3 Reasons to Say "No" to Credit Card Cash Advances

3 Reasons to Say "No" to Credit Card Cash Advances

If money is tight, the prospect of a credit card cash advance may seem appealing and helpful. Credit card cash advances are quick, short term loans that give you sudden access to funds as much as a few thousand dollars, depending on your credit score, bank and the terms of your account. But these advances come with a lot of strings attached, many of which are deal‐breakers that can adversely impact your credit score and more. Below are some reasons you should think twice before accepting credit card cash advances.
High Interest Rates
Interest rates on credit cards are already high. Combine that with the exorbitantly high rates on cash advances and you have a recipe for financial disaster. Rates vary by each card, but it is not unheard of for cash advance interest rates to soar as high as 35 percent!
No Grace Period
Many credit card lenders offer members grace periods that are equal to one full billing cycle before interest charges for preceding months are tacked on. This is not the case with cash advances as there are no grace periods, meaning the interest starts as soon as your first transaction posts to the account. The only way to minimize these effects is to pay the money back as soon as possible.
More Fees
Along with sky‐high interest rates come additional fees.
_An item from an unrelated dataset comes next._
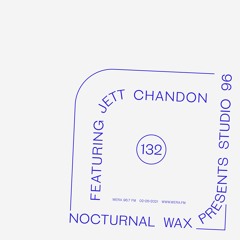 Nocturnal Wax Presents: Studio 96 #132 feat. Jett Chandon (February 26, 2021)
For example, when you withdraw cash, you pay on that. Some card issuers charge up to 5 percent in withdrawal fees while others may charge a flat fee, between $5 and $10. If you collect your money at an ATM, you will also likely be billed a fee from the bank that runs the ATM, which usually runs anywhere from $2 to $5.

Those cash advances seem like quick, easy money but they can be slow and hard to pay back. Consider the costs before agreeing to them.